**** EXTRACTED RECORDS

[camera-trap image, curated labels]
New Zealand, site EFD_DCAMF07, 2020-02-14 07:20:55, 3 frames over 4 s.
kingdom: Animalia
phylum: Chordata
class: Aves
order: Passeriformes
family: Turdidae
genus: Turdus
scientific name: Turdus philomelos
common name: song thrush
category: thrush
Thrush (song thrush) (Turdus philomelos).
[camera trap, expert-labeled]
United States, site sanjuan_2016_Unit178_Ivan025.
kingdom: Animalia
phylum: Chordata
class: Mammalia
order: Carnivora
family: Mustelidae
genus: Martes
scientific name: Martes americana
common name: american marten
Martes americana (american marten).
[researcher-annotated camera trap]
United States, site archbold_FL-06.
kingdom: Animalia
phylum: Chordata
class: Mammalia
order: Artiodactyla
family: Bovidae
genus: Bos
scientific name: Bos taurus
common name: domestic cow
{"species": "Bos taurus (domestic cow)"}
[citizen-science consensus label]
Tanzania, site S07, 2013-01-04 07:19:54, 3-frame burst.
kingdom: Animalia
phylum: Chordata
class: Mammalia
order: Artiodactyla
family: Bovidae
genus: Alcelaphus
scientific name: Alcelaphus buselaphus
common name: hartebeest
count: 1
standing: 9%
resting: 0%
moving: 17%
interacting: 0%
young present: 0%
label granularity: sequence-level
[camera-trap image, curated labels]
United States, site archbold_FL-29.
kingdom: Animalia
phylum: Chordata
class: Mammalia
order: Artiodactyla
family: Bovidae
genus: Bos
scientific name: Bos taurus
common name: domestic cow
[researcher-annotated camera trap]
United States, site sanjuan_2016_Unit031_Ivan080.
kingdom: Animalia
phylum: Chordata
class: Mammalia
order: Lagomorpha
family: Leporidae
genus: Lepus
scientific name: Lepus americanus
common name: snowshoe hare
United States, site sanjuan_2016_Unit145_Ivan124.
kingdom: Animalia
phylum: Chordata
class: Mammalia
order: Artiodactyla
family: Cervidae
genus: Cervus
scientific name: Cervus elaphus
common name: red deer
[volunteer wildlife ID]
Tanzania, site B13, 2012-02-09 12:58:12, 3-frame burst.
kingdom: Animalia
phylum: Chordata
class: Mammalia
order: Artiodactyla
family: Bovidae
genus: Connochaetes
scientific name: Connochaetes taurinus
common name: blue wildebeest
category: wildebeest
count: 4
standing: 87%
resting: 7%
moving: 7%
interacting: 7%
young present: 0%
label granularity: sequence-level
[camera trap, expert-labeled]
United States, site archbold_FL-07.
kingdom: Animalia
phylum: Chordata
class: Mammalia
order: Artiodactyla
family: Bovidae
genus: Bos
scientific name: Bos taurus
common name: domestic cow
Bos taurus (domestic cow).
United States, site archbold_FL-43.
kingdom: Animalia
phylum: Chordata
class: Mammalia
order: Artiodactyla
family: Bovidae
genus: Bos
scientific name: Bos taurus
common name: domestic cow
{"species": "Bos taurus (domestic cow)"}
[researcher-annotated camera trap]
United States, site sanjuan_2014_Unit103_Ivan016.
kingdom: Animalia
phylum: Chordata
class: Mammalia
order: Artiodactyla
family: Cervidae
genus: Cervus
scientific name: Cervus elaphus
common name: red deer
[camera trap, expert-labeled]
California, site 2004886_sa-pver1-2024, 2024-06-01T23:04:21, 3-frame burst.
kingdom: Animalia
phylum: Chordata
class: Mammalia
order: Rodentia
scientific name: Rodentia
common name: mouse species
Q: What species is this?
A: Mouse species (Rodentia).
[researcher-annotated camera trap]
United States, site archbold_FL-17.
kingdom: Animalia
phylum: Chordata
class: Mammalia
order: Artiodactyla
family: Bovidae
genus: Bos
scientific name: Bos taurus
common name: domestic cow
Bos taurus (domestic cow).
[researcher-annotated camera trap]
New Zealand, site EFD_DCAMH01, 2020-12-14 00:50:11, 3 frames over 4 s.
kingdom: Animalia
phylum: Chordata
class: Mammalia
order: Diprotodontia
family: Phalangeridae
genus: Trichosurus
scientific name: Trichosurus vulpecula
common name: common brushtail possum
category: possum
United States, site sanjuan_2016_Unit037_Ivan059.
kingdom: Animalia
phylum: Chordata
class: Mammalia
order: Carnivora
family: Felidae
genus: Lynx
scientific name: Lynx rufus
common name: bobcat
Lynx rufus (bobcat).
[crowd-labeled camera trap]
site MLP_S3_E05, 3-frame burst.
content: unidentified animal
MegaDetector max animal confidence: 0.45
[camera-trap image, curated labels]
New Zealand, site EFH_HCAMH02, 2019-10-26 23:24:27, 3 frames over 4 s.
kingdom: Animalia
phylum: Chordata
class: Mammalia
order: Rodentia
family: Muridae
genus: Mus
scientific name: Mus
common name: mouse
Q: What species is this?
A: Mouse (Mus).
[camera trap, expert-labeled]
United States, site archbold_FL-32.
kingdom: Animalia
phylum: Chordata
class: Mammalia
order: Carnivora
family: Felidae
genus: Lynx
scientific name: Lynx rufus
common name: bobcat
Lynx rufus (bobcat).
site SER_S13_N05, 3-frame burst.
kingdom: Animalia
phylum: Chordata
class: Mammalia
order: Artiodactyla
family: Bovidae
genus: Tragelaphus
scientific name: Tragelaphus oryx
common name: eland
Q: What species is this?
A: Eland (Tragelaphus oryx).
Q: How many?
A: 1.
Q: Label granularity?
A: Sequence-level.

********

### REQUIREMENT
In the entries above, the lines from the one bearing "moving: 17%" up to and including the one bearing "scientific name: Connochaetes taurinus" should be transcribed exactly; no other line is wanted.

### SOLUTION
moving: 17%
interacting: 0%
young present: 0%
label granularity: sequence-level
[camera-trap image, curated labels]
United States, site archbold_FL-29.
kingdom: Animalia
phylum: Chordata
class: Mammalia
order: Artiodactyla
family: Bovidae
genus: Bos
scientific name: Bos taurus
common name: domestic cow
[researcher-annotated camera trap]
United States, site sanjuan_2016_Unit031_Ivan080.
kingdom: Animalia
phylum: Chordata
class: Mammalia
order: Lagomorpha
family: Leporidae
genus: Lepus
scientific name: Lepus americanus
common name: snowshoe hare
United States, site sanjuan_2016_Unit145_Ivan124.
kingdom: Animalia
phylum: Chordata
class: Mammalia
order: Artiodactyla
family: Cervidae
genus: Cervus
scientific name: Cervus elaphus
common name: red deer
[volunteer wildlife ID]
Tanzania, site B13, 2012-02-09 12:58:12, 3-frame burst.
kingdom: Animalia
phylum: Chordata
class: Mammalia
order: Artiodactyla
family: Bovidae
genus: Connochaetes
scientific name: Connochaetes taurinus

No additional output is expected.